Kia showed a rear-wheel-drive sedan concept at the 2011 Frankfurt Auto Show, the GT Concept, powered by a 3.3-liter turbocharged V6. It is unclear whether the KH will be powered by that engine or by the Genesis’ range of engines (a 3.8-liter V6, 4.6-liter V8, and 5.0-liter V8).

Soon Nam Lee, Kia’s overseas marketing director, said the KH will launch during the first half of this year. It will go on sale in Korea first, then all major markets except Europe and the UK. Kia has no plans to sell the new sedan in either market.

Kia KH rear

Kia started out at the lowest end of the price spectrum, only positive aspect being their low cost. Through continuous quality improvement and a good warranty, Kias became competitive in the mainstream segments dominated by Japanese and American brands. Thanks to former Audi designer Peter Schreyer, new models like the Optima and Sportage have some style to match that substance.

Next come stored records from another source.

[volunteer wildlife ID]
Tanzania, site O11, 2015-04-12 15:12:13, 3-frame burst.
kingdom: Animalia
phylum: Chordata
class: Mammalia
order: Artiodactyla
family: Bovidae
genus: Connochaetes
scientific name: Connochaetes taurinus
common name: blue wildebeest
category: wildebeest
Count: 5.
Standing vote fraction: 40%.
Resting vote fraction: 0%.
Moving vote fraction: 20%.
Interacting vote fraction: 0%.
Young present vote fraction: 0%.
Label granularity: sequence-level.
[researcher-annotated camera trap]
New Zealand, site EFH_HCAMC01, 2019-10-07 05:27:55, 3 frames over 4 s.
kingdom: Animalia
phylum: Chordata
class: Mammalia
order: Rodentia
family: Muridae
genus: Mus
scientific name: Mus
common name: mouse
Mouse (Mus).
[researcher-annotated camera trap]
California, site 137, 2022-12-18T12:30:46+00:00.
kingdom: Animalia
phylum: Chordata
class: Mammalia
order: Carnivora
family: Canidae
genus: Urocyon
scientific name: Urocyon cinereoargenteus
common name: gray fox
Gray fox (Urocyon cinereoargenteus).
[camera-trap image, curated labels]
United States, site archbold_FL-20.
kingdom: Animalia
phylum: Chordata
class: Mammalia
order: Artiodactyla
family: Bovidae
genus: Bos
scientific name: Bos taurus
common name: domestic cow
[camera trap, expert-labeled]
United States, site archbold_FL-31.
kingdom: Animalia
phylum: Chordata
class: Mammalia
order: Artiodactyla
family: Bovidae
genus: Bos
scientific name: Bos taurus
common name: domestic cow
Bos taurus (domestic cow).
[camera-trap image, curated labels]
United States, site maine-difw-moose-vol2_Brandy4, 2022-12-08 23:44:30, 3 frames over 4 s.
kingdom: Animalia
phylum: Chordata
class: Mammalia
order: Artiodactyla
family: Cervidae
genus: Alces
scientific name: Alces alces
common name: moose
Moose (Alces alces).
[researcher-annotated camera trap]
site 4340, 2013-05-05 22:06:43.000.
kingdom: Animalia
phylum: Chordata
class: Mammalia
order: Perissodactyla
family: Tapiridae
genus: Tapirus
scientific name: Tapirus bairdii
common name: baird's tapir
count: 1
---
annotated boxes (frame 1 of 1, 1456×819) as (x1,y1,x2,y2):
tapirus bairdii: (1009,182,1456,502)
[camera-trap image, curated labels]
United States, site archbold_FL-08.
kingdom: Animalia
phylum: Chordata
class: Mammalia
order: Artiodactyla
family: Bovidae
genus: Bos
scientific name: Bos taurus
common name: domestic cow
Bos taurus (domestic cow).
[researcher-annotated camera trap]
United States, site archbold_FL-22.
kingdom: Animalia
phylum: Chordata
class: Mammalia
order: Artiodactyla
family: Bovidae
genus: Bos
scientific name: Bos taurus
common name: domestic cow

Every fleet needs a flagship, though, and this is not Kia’s first attempt. The Amanti, sold from 2003 to 2010, was a solid car but lacked the charisma to change people’s minds about the brand. If the KH is a success, Kia will truly be able to shake off its reputation for low quality.

If the KH is anything like the Hyundai Genesis, it will also be a major challenge to the status quo. Its large size and rear-wheel-drive invite comparisons with luxury liners like the BMW 7 Series and Mercedes-Benz S-Class. The Genesis offered the luxury of those German brands for a fraction of the price. Could Kia do the same for even less money? Or will the idea of a luxury Kia be too radical for consumers to accept?